Excerpts from a spatial dataset:
▽

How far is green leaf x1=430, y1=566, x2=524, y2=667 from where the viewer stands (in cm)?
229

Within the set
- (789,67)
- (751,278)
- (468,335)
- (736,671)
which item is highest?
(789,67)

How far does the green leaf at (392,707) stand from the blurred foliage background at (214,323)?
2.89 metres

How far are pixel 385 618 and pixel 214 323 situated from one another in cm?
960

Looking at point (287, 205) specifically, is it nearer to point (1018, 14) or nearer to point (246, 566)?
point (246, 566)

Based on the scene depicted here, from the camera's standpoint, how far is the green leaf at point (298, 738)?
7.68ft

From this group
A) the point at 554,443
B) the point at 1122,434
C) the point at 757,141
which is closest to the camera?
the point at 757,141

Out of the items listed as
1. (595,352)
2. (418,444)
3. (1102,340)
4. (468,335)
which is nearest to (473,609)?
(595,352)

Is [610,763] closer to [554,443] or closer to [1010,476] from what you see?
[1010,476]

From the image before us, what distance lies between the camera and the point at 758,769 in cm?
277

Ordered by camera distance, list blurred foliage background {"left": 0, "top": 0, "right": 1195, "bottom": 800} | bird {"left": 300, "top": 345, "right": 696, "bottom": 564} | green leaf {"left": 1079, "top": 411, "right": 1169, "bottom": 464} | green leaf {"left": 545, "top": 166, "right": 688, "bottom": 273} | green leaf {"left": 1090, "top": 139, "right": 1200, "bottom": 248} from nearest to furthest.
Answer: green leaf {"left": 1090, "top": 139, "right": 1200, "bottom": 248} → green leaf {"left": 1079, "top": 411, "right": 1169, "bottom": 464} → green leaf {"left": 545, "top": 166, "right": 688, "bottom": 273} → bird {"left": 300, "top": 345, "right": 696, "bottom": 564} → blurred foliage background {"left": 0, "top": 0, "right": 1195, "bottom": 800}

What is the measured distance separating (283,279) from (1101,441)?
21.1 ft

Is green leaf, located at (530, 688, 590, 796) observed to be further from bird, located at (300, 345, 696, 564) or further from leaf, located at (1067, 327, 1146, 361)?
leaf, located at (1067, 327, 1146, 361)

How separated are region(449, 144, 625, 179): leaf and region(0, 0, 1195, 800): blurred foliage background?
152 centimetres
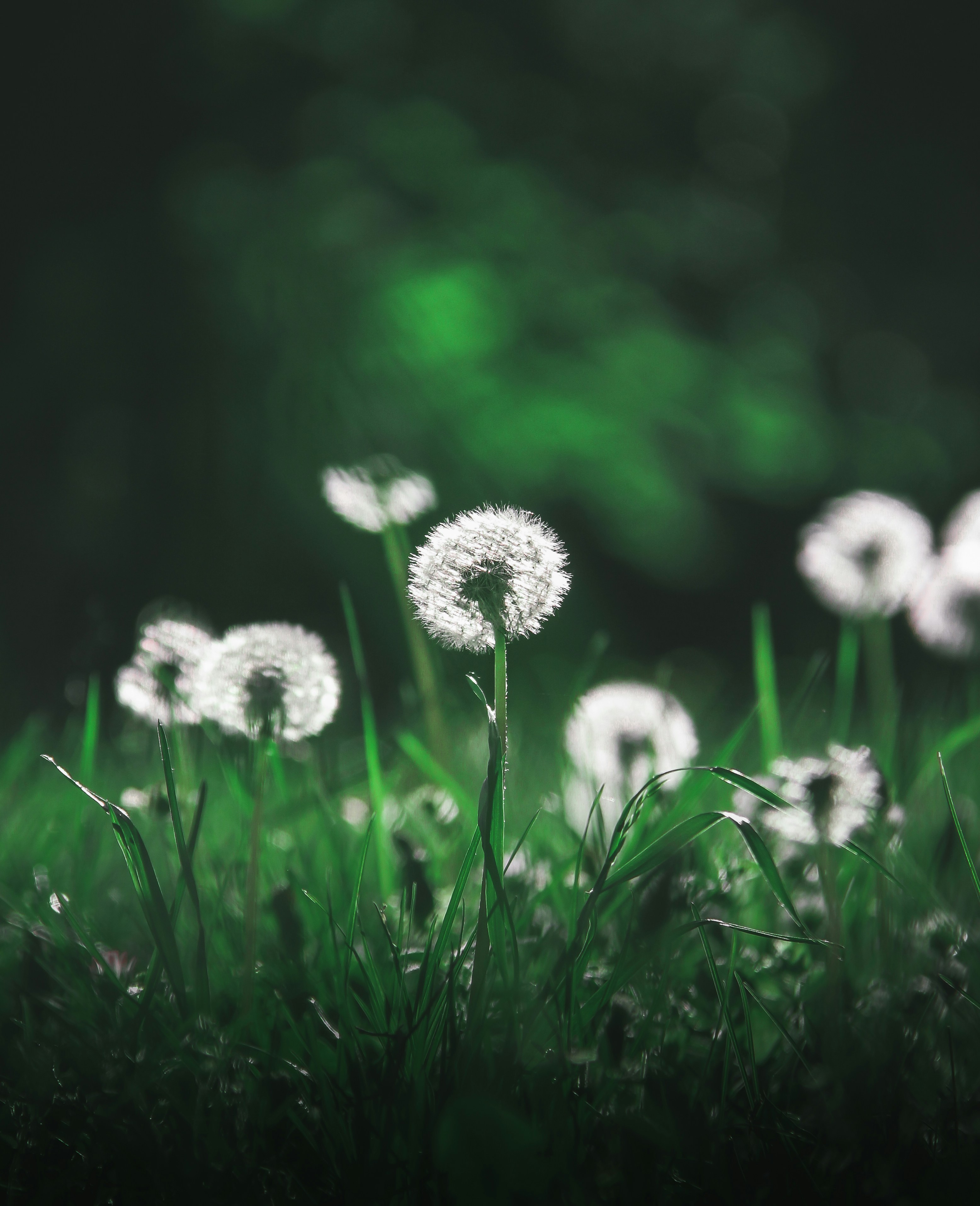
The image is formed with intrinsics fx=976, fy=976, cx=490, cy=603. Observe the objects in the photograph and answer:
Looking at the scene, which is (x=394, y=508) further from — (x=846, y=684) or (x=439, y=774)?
(x=846, y=684)

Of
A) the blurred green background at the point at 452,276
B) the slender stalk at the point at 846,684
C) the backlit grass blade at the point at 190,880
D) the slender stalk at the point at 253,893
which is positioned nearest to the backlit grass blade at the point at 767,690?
the slender stalk at the point at 846,684

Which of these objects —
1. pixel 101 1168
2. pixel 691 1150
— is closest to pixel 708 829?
pixel 691 1150

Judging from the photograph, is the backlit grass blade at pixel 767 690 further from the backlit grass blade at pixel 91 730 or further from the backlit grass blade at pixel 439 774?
the backlit grass blade at pixel 91 730

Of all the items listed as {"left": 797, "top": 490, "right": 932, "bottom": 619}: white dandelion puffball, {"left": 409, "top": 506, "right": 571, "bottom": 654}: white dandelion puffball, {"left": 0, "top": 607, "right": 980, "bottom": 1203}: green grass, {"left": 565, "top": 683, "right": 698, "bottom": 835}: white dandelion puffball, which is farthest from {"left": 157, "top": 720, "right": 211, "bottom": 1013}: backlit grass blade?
{"left": 797, "top": 490, "right": 932, "bottom": 619}: white dandelion puffball

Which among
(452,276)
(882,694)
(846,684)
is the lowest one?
(846,684)

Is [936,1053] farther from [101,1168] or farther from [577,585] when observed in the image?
[577,585]

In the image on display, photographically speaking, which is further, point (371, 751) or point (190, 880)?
point (371, 751)

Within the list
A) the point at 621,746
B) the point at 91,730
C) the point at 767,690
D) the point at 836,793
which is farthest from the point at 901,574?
the point at 91,730
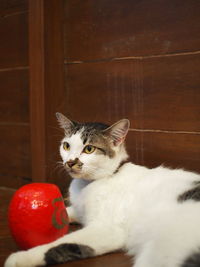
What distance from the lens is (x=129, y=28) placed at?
77.4 inches

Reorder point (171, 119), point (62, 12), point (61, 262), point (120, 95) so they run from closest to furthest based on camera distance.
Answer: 1. point (61, 262)
2. point (171, 119)
3. point (120, 95)
4. point (62, 12)

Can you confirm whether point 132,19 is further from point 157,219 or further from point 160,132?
point 157,219

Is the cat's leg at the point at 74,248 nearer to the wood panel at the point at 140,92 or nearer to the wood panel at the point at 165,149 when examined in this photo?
the wood panel at the point at 165,149

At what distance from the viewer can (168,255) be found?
1008 mm

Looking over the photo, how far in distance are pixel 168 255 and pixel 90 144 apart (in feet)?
2.09

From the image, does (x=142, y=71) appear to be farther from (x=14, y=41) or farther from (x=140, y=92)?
(x=14, y=41)

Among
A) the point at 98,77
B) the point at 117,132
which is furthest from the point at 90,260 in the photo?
the point at 98,77

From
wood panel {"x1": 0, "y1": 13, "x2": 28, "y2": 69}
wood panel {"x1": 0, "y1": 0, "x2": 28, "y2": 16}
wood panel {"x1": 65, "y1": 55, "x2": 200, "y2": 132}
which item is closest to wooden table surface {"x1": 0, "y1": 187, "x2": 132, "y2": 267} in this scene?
wood panel {"x1": 65, "y1": 55, "x2": 200, "y2": 132}

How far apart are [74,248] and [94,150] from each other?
42 cm

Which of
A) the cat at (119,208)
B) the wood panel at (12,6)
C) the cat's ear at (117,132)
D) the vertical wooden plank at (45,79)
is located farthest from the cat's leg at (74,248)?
the wood panel at (12,6)

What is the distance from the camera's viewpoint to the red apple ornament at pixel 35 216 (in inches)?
50.3

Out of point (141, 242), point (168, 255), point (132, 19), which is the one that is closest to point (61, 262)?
point (141, 242)

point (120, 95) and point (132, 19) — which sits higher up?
point (132, 19)

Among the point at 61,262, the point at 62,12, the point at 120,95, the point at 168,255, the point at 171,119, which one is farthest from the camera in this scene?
the point at 62,12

△

#### WORK REQUIRED:
Edit the whole listing so that "red apple ornament" reads "red bauble" everywhere and nothing else changes. Don't include the pictures in your answer.

#### RESULT OF THIS TASK:
How far is green leaf x1=430, y1=566, x2=524, y2=667 from where the viewer stands (in cm)?
229

Within the set
- (789,67)
- (751,278)
- (468,335)
- (736,671)
which item is highest?
(789,67)

How far does the green leaf at (392,707) stand from the blurred foliage background at (214,323)?
2.89 metres

How far are pixel 385 618 and pixel 214 323 situated from one another in cm?
960

Looking at point (287, 205) specifically, is it nearer to point (1018, 14) or nearer to point (246, 566)?
point (246, 566)

Based on the scene depicted here, from the camera's standpoint, how far is the green leaf at point (298, 738)?
7.68ft

From this group
A) the point at 554,443
B) the point at 1122,434
C) the point at 757,141
which is closest to the camera?
the point at 757,141

Out of the items listed as
1. (595,352)
2. (418,444)
3. (1102,340)
4. (468,335)
which is nearest to (473,609)?
(595,352)

Is [610,763] closer to [554,443] or closer to [1010,476] from what you see?
[1010,476]

From the image before us, what distance lies between the camera and the point at 758,769 in cm?
277

Ordered by camera distance, list blurred foliage background {"left": 0, "top": 0, "right": 1195, "bottom": 800} | bird {"left": 300, "top": 345, "right": 696, "bottom": 564} | green leaf {"left": 1079, "top": 411, "right": 1169, "bottom": 464} | green leaf {"left": 545, "top": 166, "right": 688, "bottom": 273} | green leaf {"left": 1090, "top": 139, "right": 1200, "bottom": 248} from nearest to furthest.
Answer: green leaf {"left": 1090, "top": 139, "right": 1200, "bottom": 248} → green leaf {"left": 1079, "top": 411, "right": 1169, "bottom": 464} → green leaf {"left": 545, "top": 166, "right": 688, "bottom": 273} → bird {"left": 300, "top": 345, "right": 696, "bottom": 564} → blurred foliage background {"left": 0, "top": 0, "right": 1195, "bottom": 800}

What is the measured distance separating (283,279) from (1101,441)?
21.1 ft

Is green leaf, located at (530, 688, 590, 796) observed to be further from bird, located at (300, 345, 696, 564) or further from leaf, located at (1067, 327, 1146, 361)?
leaf, located at (1067, 327, 1146, 361)

How separated are region(449, 144, 625, 179): leaf and region(0, 0, 1195, 800): blurred foliage background?
152 centimetres
The image is formed with intrinsics fx=976, fy=976, cx=490, cy=603. Observe the objects in the photograph and answer:
Looking at the scene, which is (x=394, y=508) further from — (x=846, y=684) or (x=439, y=774)?
(x=846, y=684)

Of
A) the blurred green background at the point at 452,276
B) the slender stalk at the point at 846,684
C) the backlit grass blade at the point at 190,880
D) the slender stalk at the point at 253,893
which is positioned nearest to the backlit grass blade at the point at 767,690?
the slender stalk at the point at 846,684

Which of these objects —
1. pixel 101 1168
2. pixel 691 1150
— is closest to pixel 708 829?
pixel 691 1150

Judging from the photograph, is the backlit grass blade at pixel 767 690 further from the backlit grass blade at pixel 91 730 or further from the backlit grass blade at pixel 439 774?
the backlit grass blade at pixel 91 730

Of all the items listed as {"left": 797, "top": 490, "right": 932, "bottom": 619}: white dandelion puffball, {"left": 409, "top": 506, "right": 571, "bottom": 654}: white dandelion puffball, {"left": 0, "top": 607, "right": 980, "bottom": 1203}: green grass, {"left": 565, "top": 683, "right": 698, "bottom": 835}: white dandelion puffball, which is farthest from {"left": 157, "top": 720, "right": 211, "bottom": 1013}: backlit grass blade?
{"left": 797, "top": 490, "right": 932, "bottom": 619}: white dandelion puffball

Which among
(452,276)
(882,694)
(846,684)
is the lowest one?
(846,684)

Is [936,1053] farther from [101,1168] or farther from [577,585] when observed in the image?
[577,585]

In the image on display, photographically speaking, which is further, point (371, 751) or point (190, 880)?
point (371, 751)

Within the list
A) the point at 621,746
B) the point at 91,730
C) the point at 767,690
D) the point at 836,793
which is farthest from the point at 901,574?
the point at 91,730
What distance from the lens is (x=129, y=28) placed at?
77.4 inches

Reorder point (171, 119), point (62, 12), point (61, 262), point (120, 95) so they run from closest to furthest based on camera distance.
Answer: 1. point (61, 262)
2. point (171, 119)
3. point (120, 95)
4. point (62, 12)

Can you confirm whether point 132,19 is further from point 157,219 or further from point 160,132?
point 157,219

Is the cat's leg at the point at 74,248 nearer to the wood panel at the point at 140,92 or nearer to the wood panel at the point at 165,149 when examined in this photo?
the wood panel at the point at 165,149

At what distance from the viewer can (168,255) be found?
1008 mm

Looking over the photo, how far in distance are pixel 168 255 and pixel 90 144 apart (in feet)?
2.09

From the image, does (x=142, y=71) appear to be farther from (x=14, y=41) or farther from (x=140, y=92)?
(x=14, y=41)

Among
A) the point at 98,77
B) the point at 117,132
which is furthest from the point at 90,260 in the photo?
the point at 98,77

From
wood panel {"x1": 0, "y1": 13, "x2": 28, "y2": 69}
wood panel {"x1": 0, "y1": 0, "x2": 28, "y2": 16}
wood panel {"x1": 65, "y1": 55, "x2": 200, "y2": 132}
which item is closest to wooden table surface {"x1": 0, "y1": 187, "x2": 132, "y2": 267} in this scene?
wood panel {"x1": 65, "y1": 55, "x2": 200, "y2": 132}

How far apart are [74,248] and [94,150] from each other?
42 cm

Which of
A) the cat at (119,208)
B) the wood panel at (12,6)
C) the cat's ear at (117,132)
D) the vertical wooden plank at (45,79)
is located farthest from the cat's leg at (74,248)?
the wood panel at (12,6)

What is the distance from the camera's viewpoint to the red bauble at pixel 35 216 (in inches)?
50.3

Out of point (141, 242), point (168, 255), point (132, 19), which is the one that is closest to point (61, 262)?
point (141, 242)

point (120, 95) and point (132, 19) — which sits higher up?
point (132, 19)

Among the point at 61,262, the point at 62,12, the point at 120,95, the point at 168,255, the point at 171,119, which one is farthest from the camera in this scene?
the point at 62,12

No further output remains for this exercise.